France on alert for social media disinformation ahead of European polls

France has urged social media platforms to increase monitoring of disinformation online in the run-up to the European Parliament elections, a minister has said.

France on alert for social media disinformation ahead of European polls

Jean-Noel Barrot, minister for Europe at the foreign ministry, said two elements could possibly upset the poll on June 9: a high rate of abstentions and foreign interference.

His warning comes as French officials have repeatedly cautioned over the risk of disinformation — especially from Russia after its invasion of Ukraine — interfering with the polls.

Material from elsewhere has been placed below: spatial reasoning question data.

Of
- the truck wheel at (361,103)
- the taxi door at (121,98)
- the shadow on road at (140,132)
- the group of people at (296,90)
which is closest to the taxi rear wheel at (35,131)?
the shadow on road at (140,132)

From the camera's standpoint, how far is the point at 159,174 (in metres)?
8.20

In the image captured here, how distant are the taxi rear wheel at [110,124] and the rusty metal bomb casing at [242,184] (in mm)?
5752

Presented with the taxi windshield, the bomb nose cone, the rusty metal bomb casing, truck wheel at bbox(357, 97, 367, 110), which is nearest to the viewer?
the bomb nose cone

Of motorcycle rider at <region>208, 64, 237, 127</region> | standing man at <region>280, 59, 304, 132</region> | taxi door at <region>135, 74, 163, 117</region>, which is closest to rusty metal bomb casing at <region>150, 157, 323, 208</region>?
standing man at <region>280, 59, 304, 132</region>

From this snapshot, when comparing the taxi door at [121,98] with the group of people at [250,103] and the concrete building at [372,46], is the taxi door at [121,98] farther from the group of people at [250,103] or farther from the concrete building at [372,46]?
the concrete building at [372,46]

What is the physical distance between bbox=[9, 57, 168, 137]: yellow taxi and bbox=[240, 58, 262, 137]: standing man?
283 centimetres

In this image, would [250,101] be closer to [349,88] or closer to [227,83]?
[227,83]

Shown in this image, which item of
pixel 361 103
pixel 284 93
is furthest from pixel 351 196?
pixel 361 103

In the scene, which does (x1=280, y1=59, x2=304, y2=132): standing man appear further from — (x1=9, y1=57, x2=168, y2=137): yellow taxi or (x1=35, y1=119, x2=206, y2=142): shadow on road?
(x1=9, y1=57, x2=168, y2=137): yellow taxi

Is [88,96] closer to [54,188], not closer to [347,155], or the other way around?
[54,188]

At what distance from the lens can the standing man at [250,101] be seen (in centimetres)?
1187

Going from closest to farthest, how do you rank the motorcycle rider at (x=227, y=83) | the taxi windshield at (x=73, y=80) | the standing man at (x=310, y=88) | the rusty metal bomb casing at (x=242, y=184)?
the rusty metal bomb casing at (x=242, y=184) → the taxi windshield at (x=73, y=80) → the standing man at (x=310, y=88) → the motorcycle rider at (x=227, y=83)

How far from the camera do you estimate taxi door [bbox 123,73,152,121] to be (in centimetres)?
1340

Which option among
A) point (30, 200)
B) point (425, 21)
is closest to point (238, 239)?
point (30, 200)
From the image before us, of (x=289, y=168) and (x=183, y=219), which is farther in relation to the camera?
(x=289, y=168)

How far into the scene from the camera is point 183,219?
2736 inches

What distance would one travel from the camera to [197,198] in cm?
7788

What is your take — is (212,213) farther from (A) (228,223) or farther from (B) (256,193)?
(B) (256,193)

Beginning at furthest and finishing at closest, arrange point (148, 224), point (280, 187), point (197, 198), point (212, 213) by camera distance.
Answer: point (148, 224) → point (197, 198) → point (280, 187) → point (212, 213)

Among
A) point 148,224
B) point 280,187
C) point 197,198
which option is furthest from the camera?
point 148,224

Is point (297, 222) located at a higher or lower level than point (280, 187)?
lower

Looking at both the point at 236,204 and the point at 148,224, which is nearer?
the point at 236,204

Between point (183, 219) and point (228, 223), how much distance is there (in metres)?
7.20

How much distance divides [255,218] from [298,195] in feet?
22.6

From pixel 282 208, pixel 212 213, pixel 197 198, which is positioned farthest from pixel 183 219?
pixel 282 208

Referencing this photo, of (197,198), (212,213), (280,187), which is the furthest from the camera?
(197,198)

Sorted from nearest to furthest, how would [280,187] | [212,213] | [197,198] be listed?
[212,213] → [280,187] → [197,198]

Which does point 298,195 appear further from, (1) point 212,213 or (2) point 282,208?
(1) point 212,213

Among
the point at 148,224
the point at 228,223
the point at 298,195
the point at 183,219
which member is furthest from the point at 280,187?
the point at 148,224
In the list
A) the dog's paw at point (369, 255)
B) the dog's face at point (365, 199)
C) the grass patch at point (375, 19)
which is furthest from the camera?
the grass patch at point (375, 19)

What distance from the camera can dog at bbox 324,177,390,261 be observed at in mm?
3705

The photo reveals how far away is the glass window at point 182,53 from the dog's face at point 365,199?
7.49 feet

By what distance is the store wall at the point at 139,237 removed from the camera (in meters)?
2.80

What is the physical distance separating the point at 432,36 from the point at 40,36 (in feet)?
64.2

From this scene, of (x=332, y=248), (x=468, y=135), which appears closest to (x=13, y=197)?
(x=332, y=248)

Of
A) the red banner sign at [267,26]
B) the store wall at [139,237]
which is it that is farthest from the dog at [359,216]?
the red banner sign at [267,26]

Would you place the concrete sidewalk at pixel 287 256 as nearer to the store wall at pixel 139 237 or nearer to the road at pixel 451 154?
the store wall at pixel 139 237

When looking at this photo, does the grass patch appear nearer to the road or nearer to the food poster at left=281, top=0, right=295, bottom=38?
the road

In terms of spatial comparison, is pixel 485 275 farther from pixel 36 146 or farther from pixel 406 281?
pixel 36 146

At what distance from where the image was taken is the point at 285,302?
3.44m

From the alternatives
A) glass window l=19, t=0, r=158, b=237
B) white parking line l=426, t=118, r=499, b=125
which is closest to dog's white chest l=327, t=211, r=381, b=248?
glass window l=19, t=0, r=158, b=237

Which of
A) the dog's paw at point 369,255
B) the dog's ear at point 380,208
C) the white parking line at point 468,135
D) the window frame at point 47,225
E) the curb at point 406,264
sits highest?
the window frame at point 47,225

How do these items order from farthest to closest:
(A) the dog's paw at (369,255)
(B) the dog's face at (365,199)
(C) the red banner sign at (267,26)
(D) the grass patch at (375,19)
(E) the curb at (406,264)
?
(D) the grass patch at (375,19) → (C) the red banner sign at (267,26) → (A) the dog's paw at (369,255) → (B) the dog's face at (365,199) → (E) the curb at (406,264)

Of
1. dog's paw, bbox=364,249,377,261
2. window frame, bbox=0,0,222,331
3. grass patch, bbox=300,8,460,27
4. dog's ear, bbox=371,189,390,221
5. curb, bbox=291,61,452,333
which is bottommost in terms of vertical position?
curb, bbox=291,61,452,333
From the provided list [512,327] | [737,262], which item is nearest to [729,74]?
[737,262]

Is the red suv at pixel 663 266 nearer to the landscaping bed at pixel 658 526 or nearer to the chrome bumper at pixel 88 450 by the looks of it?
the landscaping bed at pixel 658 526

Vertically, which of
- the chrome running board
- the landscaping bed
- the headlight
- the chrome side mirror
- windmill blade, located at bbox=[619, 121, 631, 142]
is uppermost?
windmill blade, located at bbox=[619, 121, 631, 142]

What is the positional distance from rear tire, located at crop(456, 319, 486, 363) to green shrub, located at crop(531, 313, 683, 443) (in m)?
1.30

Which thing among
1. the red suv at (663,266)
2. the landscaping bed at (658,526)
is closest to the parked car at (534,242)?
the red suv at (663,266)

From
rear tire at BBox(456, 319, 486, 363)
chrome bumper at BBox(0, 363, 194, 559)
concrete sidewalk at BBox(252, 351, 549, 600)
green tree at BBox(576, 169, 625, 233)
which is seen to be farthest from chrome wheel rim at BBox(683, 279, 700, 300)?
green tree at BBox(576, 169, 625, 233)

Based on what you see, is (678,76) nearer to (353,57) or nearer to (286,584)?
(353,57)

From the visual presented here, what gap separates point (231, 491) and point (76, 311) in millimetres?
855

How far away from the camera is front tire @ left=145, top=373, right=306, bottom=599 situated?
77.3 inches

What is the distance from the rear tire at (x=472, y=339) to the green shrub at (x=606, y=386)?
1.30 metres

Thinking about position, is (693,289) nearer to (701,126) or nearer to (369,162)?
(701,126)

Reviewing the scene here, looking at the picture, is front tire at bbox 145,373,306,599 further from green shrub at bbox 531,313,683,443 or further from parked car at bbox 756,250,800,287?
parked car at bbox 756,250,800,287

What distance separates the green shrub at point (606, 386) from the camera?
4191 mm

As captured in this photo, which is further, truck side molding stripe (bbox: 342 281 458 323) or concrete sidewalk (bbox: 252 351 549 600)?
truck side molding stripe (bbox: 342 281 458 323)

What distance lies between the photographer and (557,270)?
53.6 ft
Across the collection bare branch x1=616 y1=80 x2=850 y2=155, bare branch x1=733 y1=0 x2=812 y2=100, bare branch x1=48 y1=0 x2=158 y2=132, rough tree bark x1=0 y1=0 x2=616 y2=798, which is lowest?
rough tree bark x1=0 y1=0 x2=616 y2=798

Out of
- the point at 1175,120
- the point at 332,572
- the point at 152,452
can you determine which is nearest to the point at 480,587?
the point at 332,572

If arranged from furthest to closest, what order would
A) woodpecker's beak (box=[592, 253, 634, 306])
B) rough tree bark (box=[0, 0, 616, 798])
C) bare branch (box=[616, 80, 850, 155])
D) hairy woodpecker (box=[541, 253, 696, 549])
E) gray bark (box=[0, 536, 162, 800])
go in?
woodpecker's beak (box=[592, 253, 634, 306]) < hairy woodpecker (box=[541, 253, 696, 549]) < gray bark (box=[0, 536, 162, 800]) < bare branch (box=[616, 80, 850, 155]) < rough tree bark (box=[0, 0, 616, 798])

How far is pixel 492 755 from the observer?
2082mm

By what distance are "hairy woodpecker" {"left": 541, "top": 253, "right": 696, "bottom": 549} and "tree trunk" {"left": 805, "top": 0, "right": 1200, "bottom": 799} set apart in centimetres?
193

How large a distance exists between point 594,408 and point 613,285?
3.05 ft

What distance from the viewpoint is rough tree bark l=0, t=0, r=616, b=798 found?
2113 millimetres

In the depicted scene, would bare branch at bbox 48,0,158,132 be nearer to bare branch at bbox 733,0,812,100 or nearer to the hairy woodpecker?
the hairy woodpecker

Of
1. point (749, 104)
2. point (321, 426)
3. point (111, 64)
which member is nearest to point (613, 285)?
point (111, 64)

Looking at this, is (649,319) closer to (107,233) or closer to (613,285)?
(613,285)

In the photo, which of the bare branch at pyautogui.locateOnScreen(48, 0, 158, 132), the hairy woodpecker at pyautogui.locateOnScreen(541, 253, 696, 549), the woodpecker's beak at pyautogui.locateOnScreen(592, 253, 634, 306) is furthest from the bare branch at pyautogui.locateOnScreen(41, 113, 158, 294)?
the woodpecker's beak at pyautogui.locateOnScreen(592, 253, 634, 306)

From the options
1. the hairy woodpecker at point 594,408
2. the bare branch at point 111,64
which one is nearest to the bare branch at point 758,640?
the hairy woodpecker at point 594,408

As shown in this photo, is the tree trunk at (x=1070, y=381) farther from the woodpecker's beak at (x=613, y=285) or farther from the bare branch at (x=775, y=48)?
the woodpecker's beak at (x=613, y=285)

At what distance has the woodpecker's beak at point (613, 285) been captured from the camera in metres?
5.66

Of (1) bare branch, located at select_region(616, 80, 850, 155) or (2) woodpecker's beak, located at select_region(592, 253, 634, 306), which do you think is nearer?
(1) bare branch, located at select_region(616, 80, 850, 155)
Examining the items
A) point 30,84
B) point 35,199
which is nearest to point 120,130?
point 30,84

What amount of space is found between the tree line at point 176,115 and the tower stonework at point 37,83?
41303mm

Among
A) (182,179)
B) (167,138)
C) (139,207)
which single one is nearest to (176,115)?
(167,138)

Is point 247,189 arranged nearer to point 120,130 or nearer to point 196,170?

To fight absenteeism, France is launching a vast media campaign to encourage its citizens to get out and vote.

As for disinformation, a new government agency mandated to detect disinformation called VIGINUM is on high alert, Barrot said.

The junior minister said he had urged the European Commission to help ensure social media platforms “require the greatest vigilance during the campaign period, the electoral silence period and on the day of the vote”.

He added he would be summoning representatives of top platforms in the coming days “so that they can present their action plan in France… to monitor and regulate” content.

VIGINUM head Marc-Antoine Brillant said disinformation had become common during elections.

“Since the mid-2010s, not a single major poll in a liberal democracy has been spared” attempts to manipulate results, he said.

“The year 2024 is a very particular one… with two major conflicts ongoing in Ukraine and Gaza which, by their nature, generate a huge amount of discussion and noise on social media” and with France hosting the Olympics from July, he said.

All this makes the European elections “particularly attractive for foreign actors and the manipulation of information,” he said.

Barrot mentioned the example of Slovakia, where September parliamentary elections were “gravely disturbed during the electoral silence period by the dissemination of a fake audio recording” targeting a pro-EU candidate.

A populist party that was critical of the European Union and NATO won and has since stopped military aid to Ukraine to fight off Russian forces.